Unincorporated community in the state of Michigan, United States

Klingers is an unincorporated community based around the nearby Klinger Lake located inside St. Joseph County in the southwest region of the U.S. state of Michigan.

== Geography ==
The community is situated at the junction of U.S. Highway 12 and County Road 133 (Klinger Lake Road) at . It is on the boundary approximately midway between Sturgis Township to the east and White Pigeon Township to the west.

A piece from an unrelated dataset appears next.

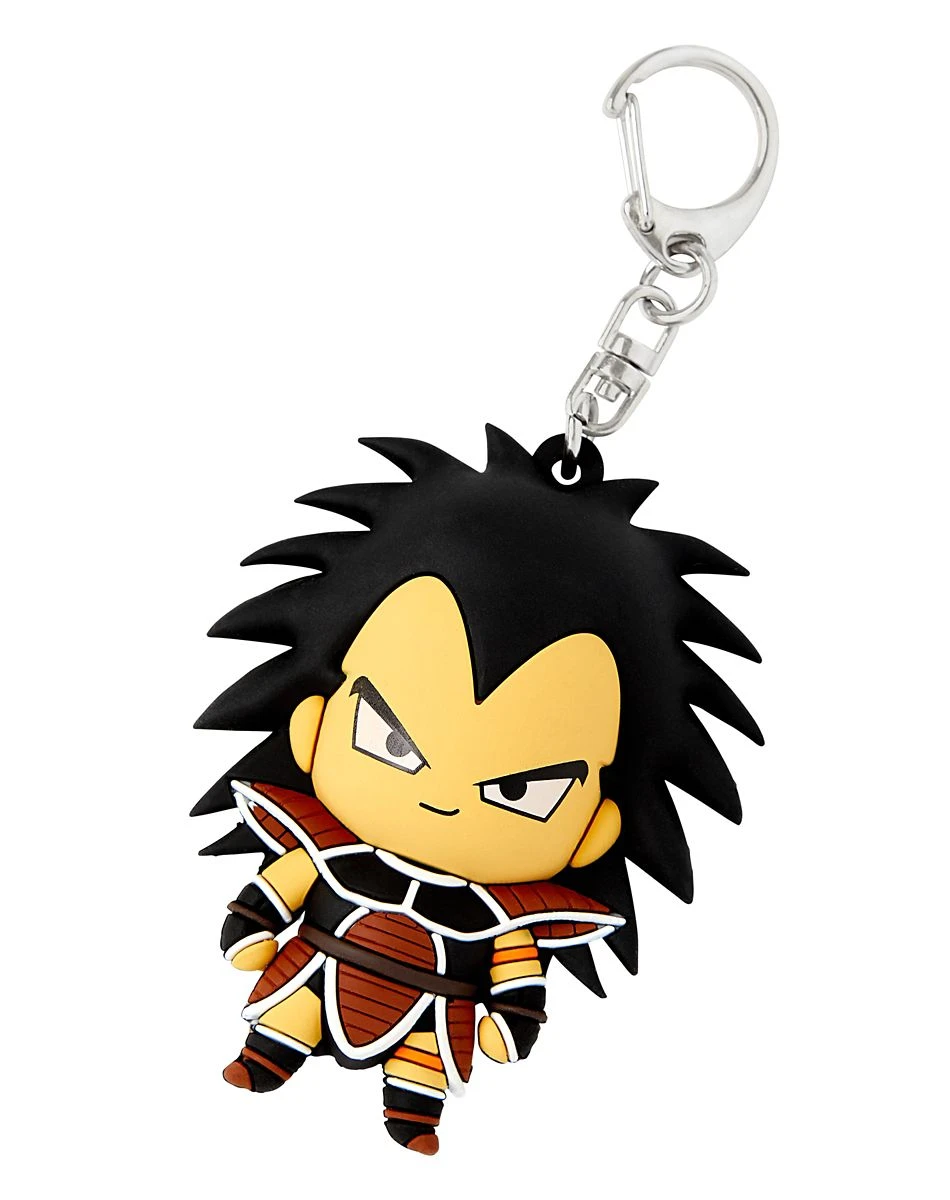 Spirit Halloween Dragon Ball Z Blind Pack Figures - Series 1 5 Spirit Halloween Dragon Ball Z Blind Pack Figures - Series 1 - Image 3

Klinger Lake is nearby to the northwest within White Pigeon Township. The lake empties into the Fawn River via the Sherman Mill Creek, which also drains Tamarack Lake and Thompson Lake to the northeast.

== History ==
The community began with a station named "Douglas" on the Michigan Southern Railroad, later part of the Lake Shore and Michigan Southern Railway. When a post office with the name "Klinger's Lake" opened September 26, 1879, with Erastus P. Moon as the first postmaster, the station name was also changed. The name changed to "Klingers" on October 5, 1895, and was discontinued on May 31, 1937. The lake and community were named for Peter Klinger who had settled nearby in 1827. The name appears on various maps as Klinger, Klingers, or Klinger's Lake. Klinger Lake County Club is located nearby.